Fishbowl is a very unusual story that weaves together the ordinary lives of many during a short moment of time.  Bradley Somer’s skill at bringing us along is phenomenal.  Quirky characters? Without a doubt.  Strange circumstances?  Definitely.  Making us want answers?  Yes!

The Story

First there is Ian.  A goldfish.  A thoughtful yet adventurous fish who may not have a long memory, but who does understand far more about the world than many of us.

Then there are the select residents we meet within a twenty-seven floor apartment building called The Seville…a pregnant woman–very pregnant…a young boy, homeschooled, who time travels…an agoraphobic woman who can’t leave her apartment… Jimenez, the apartment caretaker, who waters artificial flowers…And others within with their own secrets and desires.

Lastly we see those without who nevertheless have influence on those within.

Does it all revolve around a broken elevator?

When the elevator breaks down, Jimenez, the super,  is all over it. He’ll fix it. We hope.  Eventually.  In the meantime, residents and guests are advised to use the staircase. Right there you have part of the problem.  After all, we’re talking twenty-seven floors.  Twenty seven stair levels where you can’t help but see any one else who is coming or going.

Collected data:
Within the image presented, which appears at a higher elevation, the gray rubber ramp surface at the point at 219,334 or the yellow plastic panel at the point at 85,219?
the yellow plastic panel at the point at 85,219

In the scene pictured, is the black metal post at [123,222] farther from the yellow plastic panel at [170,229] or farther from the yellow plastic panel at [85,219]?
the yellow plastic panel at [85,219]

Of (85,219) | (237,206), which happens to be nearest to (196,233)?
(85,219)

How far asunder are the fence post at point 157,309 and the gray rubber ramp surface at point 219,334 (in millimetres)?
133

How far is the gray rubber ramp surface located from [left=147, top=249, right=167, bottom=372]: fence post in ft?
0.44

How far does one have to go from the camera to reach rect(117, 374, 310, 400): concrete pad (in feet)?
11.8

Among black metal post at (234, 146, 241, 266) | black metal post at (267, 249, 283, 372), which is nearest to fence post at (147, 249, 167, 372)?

**What the task asks**
According to the Fishbowl review, what does Jimenez, the caretaker of The Seville, water?

**Finished task**
Artificial flowers.